Things to do.
(1) List every poem title that the review names.
(2) Use the review to answer these questions.
(a) On what date did the event at Dunblane Primary School occur?
(b) According to the review, what is Allan Water?
(c) Who wrote the epigraph at the start of the collection?
(3) For each statement, say whether it agrees with the review. Quote the words that decide it.
(a) The collection is divided into four parts.
(b) In 'Cold Spring #1' the massacre is reduced to a single word.
(c) The collection explores the damaged personality of the perpetrator.

Excerpt provided.
★ ★ ★ ★

The event at the centre of this collection occurred at Dunblane Primary School, north of Stirling, Scotland, on 13 March 1996, when Thomas Hamilton shot 16 children and one teacher dead, injuring 15 others, before killing himself. It remains the deadliest mass shooting in British history. What Williamson is not doing here is exploring the nature of evil, the damaged personality of the perpetrator, or the wider political/social fallout of such terrible events. She was living in the area at the time (I think as a student) and this retrospective collection is divided into three parts: the haunting of memories (but Williamson has more powerful ways of articulating this than the ‘ghostly’ metaphor), the re-examining of the actual event, and a physical re-visiting of the location.

The personal nature of the response offered by these poems is flagged in an epigraph from Jane Hirshfield: “our fleeting lives do not simply ‘happen’ and vanish – they take place”. She means that events do not slip away into the past, but take or carve out a place in our historical and present selves and it is this geographical/topographical idea that Williamson pursues so effectively in many of the poems. The particular, the creaturely and the personal predominate. A mother settles her child back to sleep at night – the troubled sleep patterns of the innocent in this context have immediate resonance – and returning to her own bed she finds how awkwardly the bedspread rucks up, “how hard it is to settle”. Uneasiness at night recurs in ‘Thrawn’, images of Allan Water (the river running through Dunblane) surfacing years after the event. ‘Loch Occasional’ again uses a local geographical reference to suggest the sudden flooding of memories, when “the silt of what happened rises” and – echoing Hirshfield’s comment – the “occasional”, which one might expect to have its moment and vanish, is said to “endure”. The rise and fall of Allan Water is the primary image for the persistence of memory in so many of these poems. Rain falling, “insistently / with its own unnameable scent”, is an image chosen elsewhere and (rather more conventionally, à la Henry James) ‘Fugitive dust’ is literally haunted by the figure of a child.
What such resurfacings mean in personal, day-to-day terms is clear in the prose poem, ‘It’s twenty-two years ago and it’s today’. Besides the form, this is a different style of writing: shorthand, a journalese of plain statement, brief jottings of a day spent with husband and child. The ordinary is tilted out of true by unwanted remembrance, manifesting as unusual quietude, the papers left unread, the phone disconnected: “Neither of us says why”. Halfway through this poem, the narrator manages to write, she says, “[s]mall hard coughs on the page”. Perhaps this alludes to the (again) quite different style of verse in ‘Cold Spring #1’ which is the key section recounting the events of the 13 March 1996, though the massacre itself is reduced to a single word, “incident”. Covering 4 pages in total, we are given dislocated fragments only – speech, visual images – as an ordinary day turns into an historical event. This works really well and, without pause, the poems move off again to explore the aftermath: phone calls from worried relatives and friends, hesitant visits to the local pub, encounters with news journalists, memorial flowers already beginning to fade.

★ ★ ★ ★

Input data.
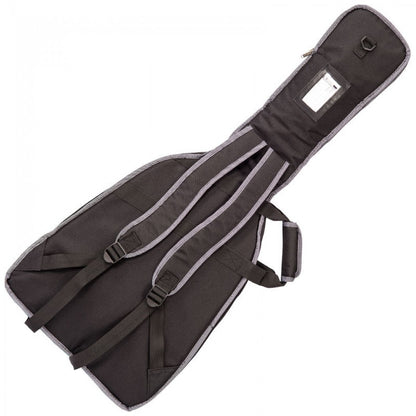 Guitar case with straps on a white background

★ ★ ★ ★

Numbered responses.
(1)
'Thrawn'
'Loch Occasional'
'Fugitive dust'
'It's twenty-two years ago and it's today'
'Cold Spring #1'

(2)
(a) 13 March 1996
(b) The river running through Dunblane
(c) Jane Hirshfield

(3)
(a) No: "this retrospective collection is divided into three parts"
(b) Yes: "the massacre itself is reduced to a single word, "incident""
(c) No: "What Williamson is not doing here is exploring the nature of evil, the damaged personality of the perpetrator"